RALEIGH, N.C. (WTVD) -- In Raleigh, Rob Hiaasen dug up great stories and found love.
Hiaasen, one of the five victims of the fatal shooting at the Capital Gazette in Annapolis, worked as a reporter at WPTF in Raleigh in 1984 for about a year and met his wife, Maria, while both worked at radio stations for the company, according to WPTF management.
The radio station is playing radio tributes to Hiaasen all day.
WPTF radio broadcasters Mike Raley and Tony Riggsbee worked with Hiaasen.
"The fact that it was a person I knew I think has probably not really set in yet," Raley said.
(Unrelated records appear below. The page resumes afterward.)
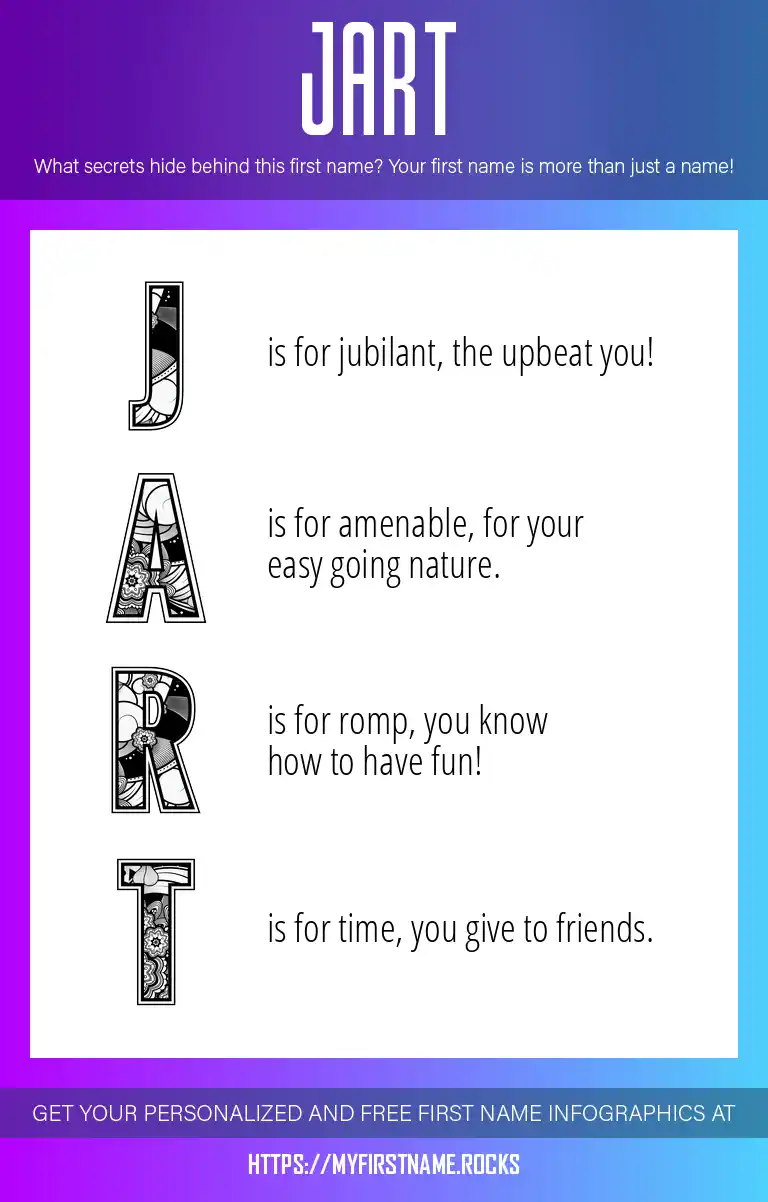 JART

What secrets hide behind this first name? Your first name is more than just a name!

J is for jubilant, the upbeat you!

A is for amenable, for your easy going nature.

R is for romp, you know how to have fun!

T is for time, you give to friends.

GET YOUR PERSONALIZED AND FREE FIRST NAME INFOGRAPHICS AT

HTTPS://MYFIRSTNAME.ROCKS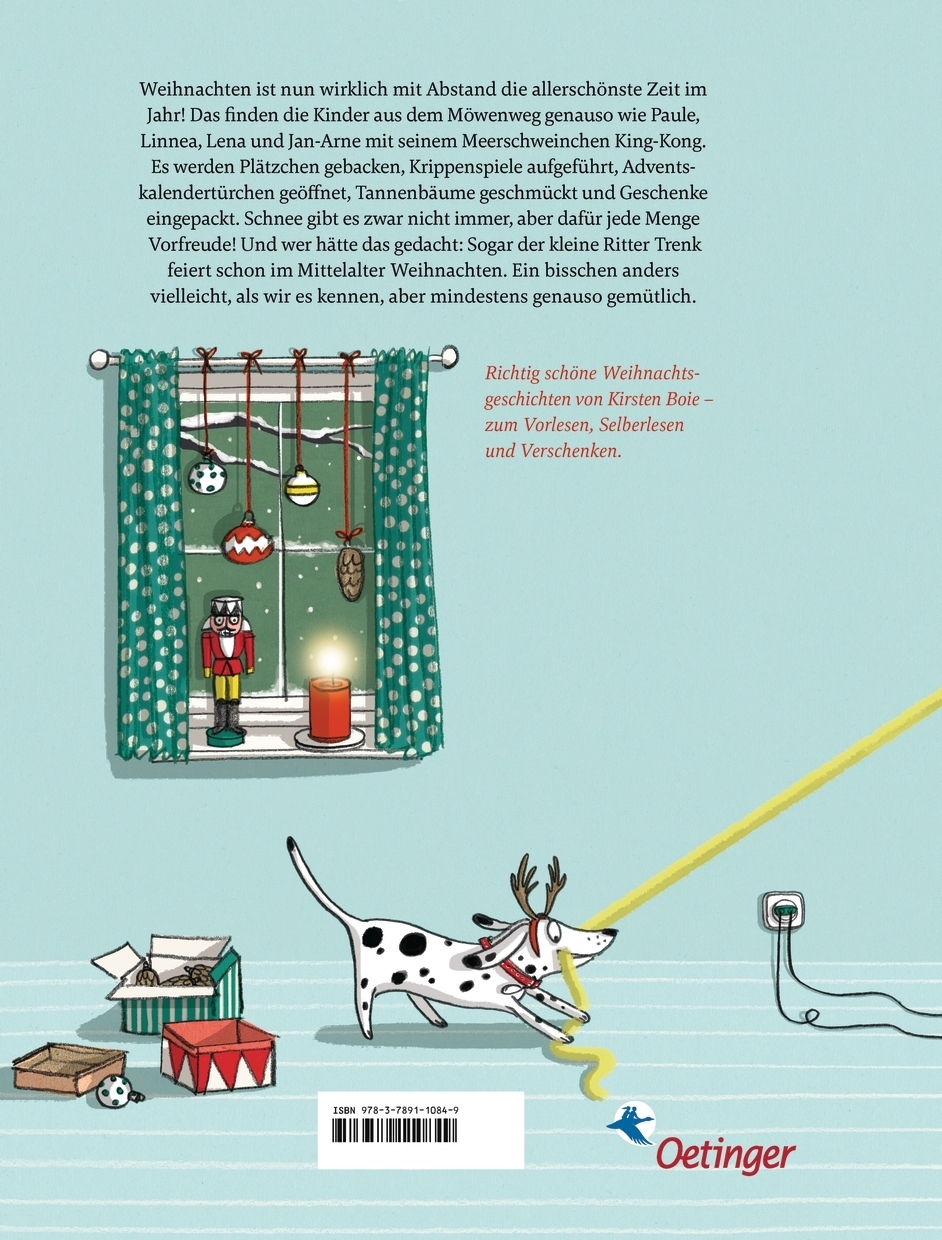 Weihnachten ist nun wirklich mit Abstand die allerschönste Zeit im Jahr! Das finden die Kinder aus dem Möwenweg genauso wie Paule, Linnea, Lena und Jan-Arne mit seinem Meerschweinchen King-Kong. Es werden Plätzchen gebacken, Krippenspiele aufgeführt, Adventskalendertürchen geöffnet, Tannenbäume geschmückt und Geschenke eingepackt. Schnee gibt es zwar nicht immer, aber dafür jede Menge Vorfreude! Und wer hätte das gedacht: Sogar der kleine Ritter Trenk feiert schon im Mittelalter Weihnachten. Ein bisschen anders vielleicht, als wir es kennen, aber mindestens genauso gemütlich.

Richtig schöne Weihnachtsgeschichten von Kirsten Boie – zum Vorlesen, Selberlesen und Verschenken.

ISBN 978-3-7891-1084-9

Oetinger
Raley and Riggsbee remember Hiaasen's warm smile and his dedication to his craft.
"He was an outstanding writer," Riggsbee said. "He was one of those guys who knew how to be concise yet at the same time give you the details that you needed in a story."
"He was gregarious," Raley said. "One of the smartest people I think I'd ever met and he could do offbeat stories better than most people."
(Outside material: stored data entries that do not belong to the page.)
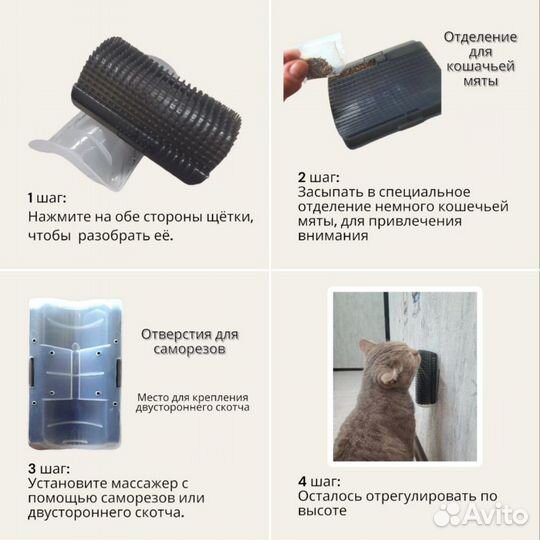 1 шаг:
Нажмите на обе стороны щётки, чтобы разобрать её.

Отделение для кошачьей мяты

2 шаг:
Засыпать в специальное отделение немного кошечьей мяты, для привлечения внимания

Отверстия для саморезов

Место для крепления двустороннего скотча

3 шаг:
Установите массажер с помощью саморезов или двустороннего скотча.

4 шаг:
Осталось отрегулировать по высоте

Avito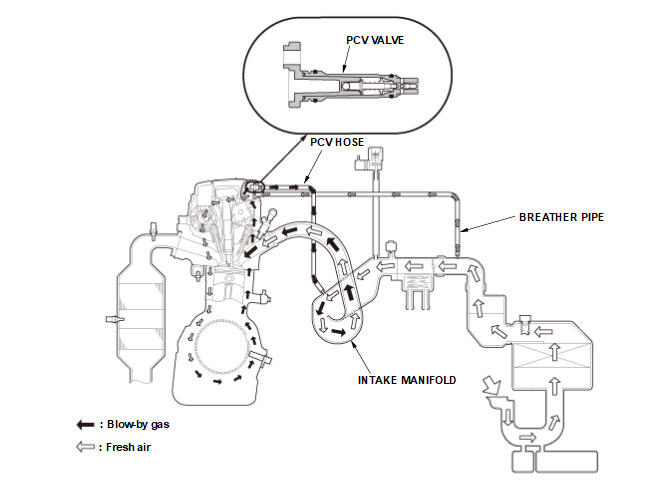 PCV VALVE

PCV HOSE

BREATHER PIPE

INTAKE MANIFOLD

: Blow-by gas

: Fresh air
Hiaasen, 59, was a columnist and editor at the Capital Gazette, where the shooting happened.
The suspect, Jarrod Ramos, had lost a defamation lawsuit against the newspaper.
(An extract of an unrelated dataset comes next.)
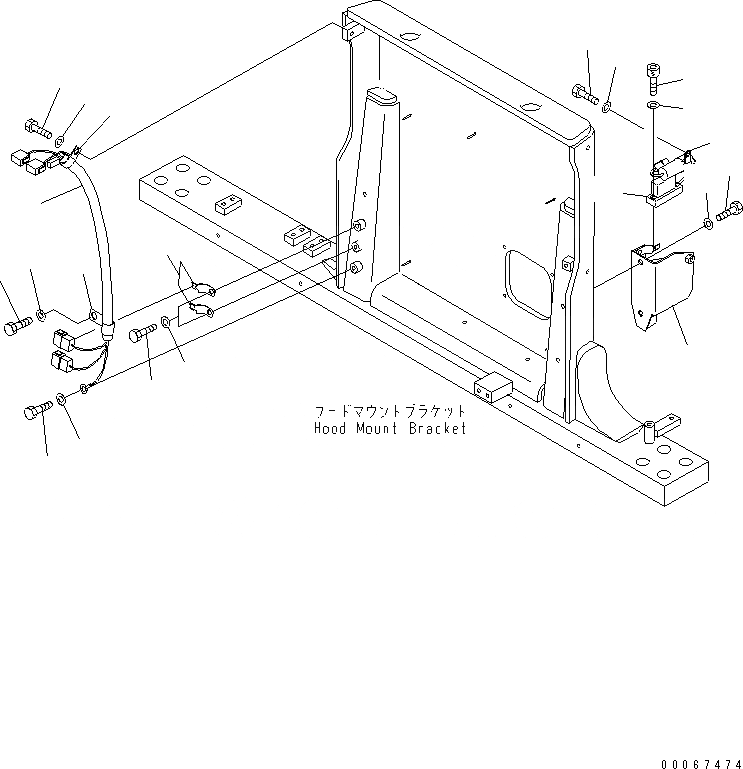 フードマウントブラケット
Hood Mount Bracket

00067474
"It's very hard," Raley said. "This business is tough in a lot of different ways but having someone who has probably put his life on the line at some point as a reporter over the years, to lose his life at the top of his game in a newsroom, in an idyllic place like Annapolis, Maryland, is hard to grasp."
According to The Baltimore Sun, where Hiaasen previously worked, Maria and Rob Hiaasen married within five months of knowing each other and celebrated their 33rd wedding anniversary last week.
Riggsbee called it one of the "great newsroom romances of all time." One that started in Raleigh.